The Delta Mariner's captain, Lloyd Patten, explains ship's systems from aboard the bridge while the boat visits Port Canaveral during October 2000. SPACE.com image.

Owned and operated by Foss Maritime of Seattle, Boeing charters the Delta Mariner from the company for a single purpose: moving Delta 4 rocket stages that are too big for land-based trucks or high-flying cargo aircraft.

"We're very happy to have this ship. It's the key element for moving the rocket from the factory to the launch pad," said David Herst, Boeing's director of Delta 4 launch site operations at Cape Canaveral Air Force Station and Vandenberg Air Force Base in California.

With its first launch expected early in 2002, the Delta 4 represents Boeing's contribution to the Air Force's Evolved Expendable Launch Vehicle program, an effort designed to give the nation a new generation of unmanned rockets that will cost some 25 percent less to operate. Lockheed Martin is developing its Atlas 5 family of rockets for the same program.

A key feature of the Delta 4's operation is the use of a Common Booster Core, or CBC, a rocket stage that measures some 150 feet (45 meters) long and 16 feet (5 meters) wide.

By combining one or more CBC's with various upper stages or strap-on solid rocket boosters, the Delta 4 can handle an extreme range of satellite weights for military, civilian and commercial customers.

And it's these CBC's that the Delta Mariner -- which is about the length of a football field -- was designed to move from their manufacturing plant in Decatur, Ala., to a coastal launch site.

Up to three CBC's and associated upper stage, nose cone and other equipment can sail inside the ship's high-volume cargo bay at the same time, enough for one heavy-lifting Delta 4 mission.

Boeing officials hope to move some 16 to 18 CBC's to the Cape each year, which depending on how they are used could be enough for at least six heavy-lift Delta 4 missions, or many more flights that use only one CBC per mission.



There's room for three Delta 4 Common Booster Core rocket stages inside the Delta Mariner's main cargo hold as illustrated in this cut away view. Boeing image.

It's not the first time that rocket stages have been delivered by sea. NASA's external tank for the space shuttle has always been transported to the Kennedy Space Center by barge, as were the largest components of the Saturn 5 Moon rocket during the 1960s and 1970s.

But this is the first time that rockets destined to fly from the Cape have finally grown so large that routine water delivery to Port Canaveral has become a necessary consideration.

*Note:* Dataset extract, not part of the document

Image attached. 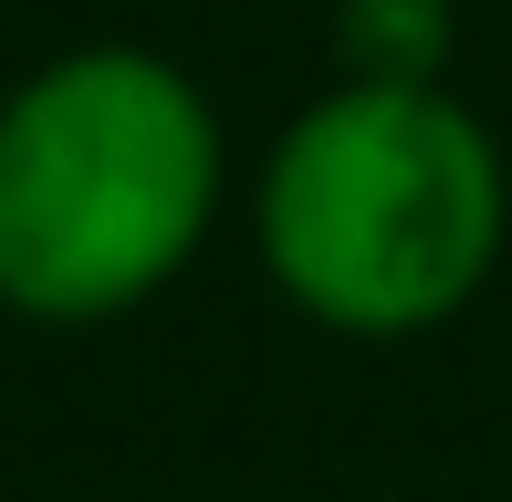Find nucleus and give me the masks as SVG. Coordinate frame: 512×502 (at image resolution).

Christened the Delta Mariner during a Dec. 16, 1999 launch ceremony, the rocket carrying ship passed its sea trials in April 2000 and then spent some time at Foss Maritime's Gulf Caribe operation in Mobile, Ala., for outfitting and crew training.

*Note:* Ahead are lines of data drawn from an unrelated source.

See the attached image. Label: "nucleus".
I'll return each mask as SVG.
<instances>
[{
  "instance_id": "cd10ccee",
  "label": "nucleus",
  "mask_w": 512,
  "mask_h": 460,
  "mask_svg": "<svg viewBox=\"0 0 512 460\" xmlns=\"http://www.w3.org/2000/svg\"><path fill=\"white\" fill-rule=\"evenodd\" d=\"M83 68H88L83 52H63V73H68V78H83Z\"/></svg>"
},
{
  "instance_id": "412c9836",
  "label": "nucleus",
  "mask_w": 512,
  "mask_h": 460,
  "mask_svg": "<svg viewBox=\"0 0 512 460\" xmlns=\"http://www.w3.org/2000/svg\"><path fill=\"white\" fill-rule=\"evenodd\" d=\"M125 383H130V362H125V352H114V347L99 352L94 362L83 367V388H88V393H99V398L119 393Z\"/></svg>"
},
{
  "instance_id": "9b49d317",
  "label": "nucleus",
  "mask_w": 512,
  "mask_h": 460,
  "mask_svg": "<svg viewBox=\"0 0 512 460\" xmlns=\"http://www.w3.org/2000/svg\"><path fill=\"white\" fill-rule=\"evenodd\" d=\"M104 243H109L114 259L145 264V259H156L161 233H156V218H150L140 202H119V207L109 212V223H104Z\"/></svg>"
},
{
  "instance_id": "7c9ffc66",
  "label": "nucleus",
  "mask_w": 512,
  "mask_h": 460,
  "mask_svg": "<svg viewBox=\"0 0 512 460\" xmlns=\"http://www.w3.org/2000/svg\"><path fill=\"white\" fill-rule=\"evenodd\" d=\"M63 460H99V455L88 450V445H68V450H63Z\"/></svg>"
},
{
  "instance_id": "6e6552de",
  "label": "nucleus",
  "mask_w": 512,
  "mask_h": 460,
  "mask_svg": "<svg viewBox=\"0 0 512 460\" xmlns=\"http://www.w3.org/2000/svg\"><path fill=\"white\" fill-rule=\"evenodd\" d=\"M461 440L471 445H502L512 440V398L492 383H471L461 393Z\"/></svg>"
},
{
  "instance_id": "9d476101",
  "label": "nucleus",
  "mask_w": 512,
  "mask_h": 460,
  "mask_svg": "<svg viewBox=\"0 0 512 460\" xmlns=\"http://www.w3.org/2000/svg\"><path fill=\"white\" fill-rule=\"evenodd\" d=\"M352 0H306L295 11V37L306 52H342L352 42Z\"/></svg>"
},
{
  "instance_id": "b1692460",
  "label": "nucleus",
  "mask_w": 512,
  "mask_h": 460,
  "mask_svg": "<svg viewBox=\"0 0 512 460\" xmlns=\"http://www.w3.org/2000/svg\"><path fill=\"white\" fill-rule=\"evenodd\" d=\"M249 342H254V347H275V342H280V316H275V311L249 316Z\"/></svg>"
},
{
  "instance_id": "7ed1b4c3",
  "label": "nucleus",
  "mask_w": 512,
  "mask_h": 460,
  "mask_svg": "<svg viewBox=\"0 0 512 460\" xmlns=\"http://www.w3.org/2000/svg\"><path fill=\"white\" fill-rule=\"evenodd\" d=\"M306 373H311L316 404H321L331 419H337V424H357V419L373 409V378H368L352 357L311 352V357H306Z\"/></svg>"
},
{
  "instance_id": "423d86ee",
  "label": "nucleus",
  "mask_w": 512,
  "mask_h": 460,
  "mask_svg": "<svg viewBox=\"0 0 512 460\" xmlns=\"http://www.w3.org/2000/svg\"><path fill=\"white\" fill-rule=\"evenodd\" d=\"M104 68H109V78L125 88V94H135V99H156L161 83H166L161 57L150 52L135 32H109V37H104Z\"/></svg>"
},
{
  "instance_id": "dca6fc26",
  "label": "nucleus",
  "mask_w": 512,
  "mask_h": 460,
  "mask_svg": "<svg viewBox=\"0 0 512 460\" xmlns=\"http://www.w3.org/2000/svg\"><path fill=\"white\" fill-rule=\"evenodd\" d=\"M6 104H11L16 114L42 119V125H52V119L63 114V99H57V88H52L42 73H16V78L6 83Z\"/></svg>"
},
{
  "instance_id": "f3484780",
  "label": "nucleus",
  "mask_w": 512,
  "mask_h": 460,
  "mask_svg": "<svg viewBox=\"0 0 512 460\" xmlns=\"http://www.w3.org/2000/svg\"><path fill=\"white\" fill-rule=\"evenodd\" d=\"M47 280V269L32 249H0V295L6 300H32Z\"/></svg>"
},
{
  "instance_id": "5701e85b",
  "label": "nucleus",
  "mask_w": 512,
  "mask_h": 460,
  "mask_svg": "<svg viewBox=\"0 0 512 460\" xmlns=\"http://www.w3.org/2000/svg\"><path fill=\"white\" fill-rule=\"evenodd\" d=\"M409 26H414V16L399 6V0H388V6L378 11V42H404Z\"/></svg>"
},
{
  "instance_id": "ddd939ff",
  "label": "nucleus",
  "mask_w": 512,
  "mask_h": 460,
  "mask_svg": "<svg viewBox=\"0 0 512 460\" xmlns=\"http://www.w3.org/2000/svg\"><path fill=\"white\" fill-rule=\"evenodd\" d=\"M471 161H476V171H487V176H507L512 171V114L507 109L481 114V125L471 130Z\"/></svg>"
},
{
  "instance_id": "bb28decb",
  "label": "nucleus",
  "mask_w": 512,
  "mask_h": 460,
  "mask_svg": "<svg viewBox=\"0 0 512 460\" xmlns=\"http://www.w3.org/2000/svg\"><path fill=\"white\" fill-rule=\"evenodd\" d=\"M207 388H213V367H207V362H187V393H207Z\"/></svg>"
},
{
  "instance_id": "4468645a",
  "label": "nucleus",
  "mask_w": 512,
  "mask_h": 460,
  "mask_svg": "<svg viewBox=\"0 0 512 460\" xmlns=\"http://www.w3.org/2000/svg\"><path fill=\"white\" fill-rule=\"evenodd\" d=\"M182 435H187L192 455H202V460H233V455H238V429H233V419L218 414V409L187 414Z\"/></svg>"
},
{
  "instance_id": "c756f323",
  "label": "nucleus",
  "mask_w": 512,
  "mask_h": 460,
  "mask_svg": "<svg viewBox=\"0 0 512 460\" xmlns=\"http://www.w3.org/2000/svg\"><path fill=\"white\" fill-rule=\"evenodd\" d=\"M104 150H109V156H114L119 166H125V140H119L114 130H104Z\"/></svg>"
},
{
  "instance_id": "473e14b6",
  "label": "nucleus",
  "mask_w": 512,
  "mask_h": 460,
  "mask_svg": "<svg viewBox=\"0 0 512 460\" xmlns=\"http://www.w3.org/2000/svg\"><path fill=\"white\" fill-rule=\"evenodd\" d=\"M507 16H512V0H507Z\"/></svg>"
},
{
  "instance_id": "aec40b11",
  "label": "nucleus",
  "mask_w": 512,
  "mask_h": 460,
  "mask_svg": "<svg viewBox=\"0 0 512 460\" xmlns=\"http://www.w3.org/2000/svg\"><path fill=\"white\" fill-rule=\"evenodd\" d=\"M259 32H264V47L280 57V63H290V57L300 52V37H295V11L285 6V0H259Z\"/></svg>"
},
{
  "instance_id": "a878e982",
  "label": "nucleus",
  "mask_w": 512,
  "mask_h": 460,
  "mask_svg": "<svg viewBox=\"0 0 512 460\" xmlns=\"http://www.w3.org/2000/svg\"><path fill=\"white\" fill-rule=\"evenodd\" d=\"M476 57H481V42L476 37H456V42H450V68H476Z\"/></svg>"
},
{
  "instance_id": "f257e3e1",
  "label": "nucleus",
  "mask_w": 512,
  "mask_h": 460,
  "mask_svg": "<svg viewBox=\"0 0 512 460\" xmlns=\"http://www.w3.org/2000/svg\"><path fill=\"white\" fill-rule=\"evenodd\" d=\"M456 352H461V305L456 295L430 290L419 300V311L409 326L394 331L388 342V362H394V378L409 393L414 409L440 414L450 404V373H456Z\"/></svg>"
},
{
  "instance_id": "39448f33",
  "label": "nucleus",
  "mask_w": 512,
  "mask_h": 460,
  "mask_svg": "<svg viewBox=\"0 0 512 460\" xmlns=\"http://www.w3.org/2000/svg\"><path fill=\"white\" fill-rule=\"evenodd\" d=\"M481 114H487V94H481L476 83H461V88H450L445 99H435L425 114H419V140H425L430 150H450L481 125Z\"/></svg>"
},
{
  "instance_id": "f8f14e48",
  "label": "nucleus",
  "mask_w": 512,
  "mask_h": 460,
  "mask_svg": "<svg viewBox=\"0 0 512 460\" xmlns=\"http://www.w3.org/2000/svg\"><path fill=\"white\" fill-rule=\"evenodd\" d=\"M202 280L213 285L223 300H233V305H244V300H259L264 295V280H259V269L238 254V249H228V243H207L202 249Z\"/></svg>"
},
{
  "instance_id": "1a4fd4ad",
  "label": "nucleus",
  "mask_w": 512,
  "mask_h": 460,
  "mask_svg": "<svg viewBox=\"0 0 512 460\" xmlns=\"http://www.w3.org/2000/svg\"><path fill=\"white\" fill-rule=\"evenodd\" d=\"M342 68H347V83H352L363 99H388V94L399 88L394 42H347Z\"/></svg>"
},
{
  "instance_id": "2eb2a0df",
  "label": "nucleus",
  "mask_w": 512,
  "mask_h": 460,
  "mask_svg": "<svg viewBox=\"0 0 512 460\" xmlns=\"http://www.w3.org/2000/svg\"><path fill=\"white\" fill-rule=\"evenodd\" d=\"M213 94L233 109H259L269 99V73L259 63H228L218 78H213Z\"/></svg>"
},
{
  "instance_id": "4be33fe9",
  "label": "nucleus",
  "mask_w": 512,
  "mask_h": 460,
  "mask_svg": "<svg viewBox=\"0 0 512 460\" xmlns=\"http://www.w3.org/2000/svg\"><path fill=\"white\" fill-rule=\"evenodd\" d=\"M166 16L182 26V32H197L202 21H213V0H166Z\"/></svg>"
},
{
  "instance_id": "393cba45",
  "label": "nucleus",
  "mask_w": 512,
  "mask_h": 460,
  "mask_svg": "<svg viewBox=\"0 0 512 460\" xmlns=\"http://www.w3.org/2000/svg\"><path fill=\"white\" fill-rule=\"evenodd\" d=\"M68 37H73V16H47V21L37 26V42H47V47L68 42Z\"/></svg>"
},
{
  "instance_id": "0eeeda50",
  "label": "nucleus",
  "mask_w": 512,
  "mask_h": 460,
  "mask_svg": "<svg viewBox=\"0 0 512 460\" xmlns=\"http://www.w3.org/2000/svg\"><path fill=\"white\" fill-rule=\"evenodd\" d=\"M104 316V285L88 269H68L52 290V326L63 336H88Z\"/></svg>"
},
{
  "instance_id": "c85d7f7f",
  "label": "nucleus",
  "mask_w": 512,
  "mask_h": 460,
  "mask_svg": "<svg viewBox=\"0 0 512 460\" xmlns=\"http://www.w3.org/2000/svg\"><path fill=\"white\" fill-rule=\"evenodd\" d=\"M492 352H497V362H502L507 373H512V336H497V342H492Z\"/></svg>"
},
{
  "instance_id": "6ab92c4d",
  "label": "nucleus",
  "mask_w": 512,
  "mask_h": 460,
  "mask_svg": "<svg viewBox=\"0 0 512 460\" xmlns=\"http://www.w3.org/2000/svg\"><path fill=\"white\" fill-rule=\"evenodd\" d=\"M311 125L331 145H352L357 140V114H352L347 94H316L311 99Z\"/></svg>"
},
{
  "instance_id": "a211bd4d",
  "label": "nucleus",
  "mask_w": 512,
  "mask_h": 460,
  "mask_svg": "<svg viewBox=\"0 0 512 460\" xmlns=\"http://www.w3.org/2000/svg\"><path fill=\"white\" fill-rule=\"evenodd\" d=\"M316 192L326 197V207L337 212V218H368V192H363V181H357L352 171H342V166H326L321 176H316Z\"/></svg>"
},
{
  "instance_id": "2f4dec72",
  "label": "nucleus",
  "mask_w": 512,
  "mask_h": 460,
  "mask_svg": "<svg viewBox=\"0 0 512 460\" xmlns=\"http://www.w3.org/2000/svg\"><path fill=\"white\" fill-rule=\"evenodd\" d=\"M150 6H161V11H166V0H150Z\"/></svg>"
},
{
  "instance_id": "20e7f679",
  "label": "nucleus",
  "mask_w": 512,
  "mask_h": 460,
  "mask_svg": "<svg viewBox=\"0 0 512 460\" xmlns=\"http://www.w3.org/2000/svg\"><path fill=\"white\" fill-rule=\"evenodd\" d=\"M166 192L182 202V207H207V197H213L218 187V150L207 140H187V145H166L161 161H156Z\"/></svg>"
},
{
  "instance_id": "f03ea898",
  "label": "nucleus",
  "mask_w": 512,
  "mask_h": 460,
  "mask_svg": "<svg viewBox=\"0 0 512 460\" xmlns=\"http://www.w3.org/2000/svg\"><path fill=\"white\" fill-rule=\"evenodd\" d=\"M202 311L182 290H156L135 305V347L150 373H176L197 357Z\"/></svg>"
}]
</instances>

During October 2000 the ship made its first run through the Gulf of Mexico, around the Florida peninsula, to its own wharf at Port Canaveral.

"It's a wonderfully handling boat," Lloyd Patten, the ship's master, said from the Delta Mariner's bridge after that trip. "It's very maneuverable and has got plenty of horsepower. She'll do anything that we ask of her."

Patten spent 24 years working on oil tankers, mostly making the pipeline run out of Valdez, Alaska. He had "sort of retired" from Atlantic Richfield when a phone call from a colleague sent him on path that led to becoming captain of the Delta Mariner.

"This was very refreshing to come down here and get off tankers that are pretty much standard, and come down to a state-of-the-art vessel and all of this modern stuff," Patten said.

Now the seasoned mariner with no previous interest in space is working with rocket scientists who know little about the sea. Together they are writing a whole new set of rules about how to deliver futuristic launch vehicles using one of the oldest forms of human transportation.

"They're trying to learn about the vessel and how its going to work, and where it can go and can't go, and we're interested in the rockets," Patten said. "It's been interesting to see how it's all going to coordinate."

So far everything seems to be going well.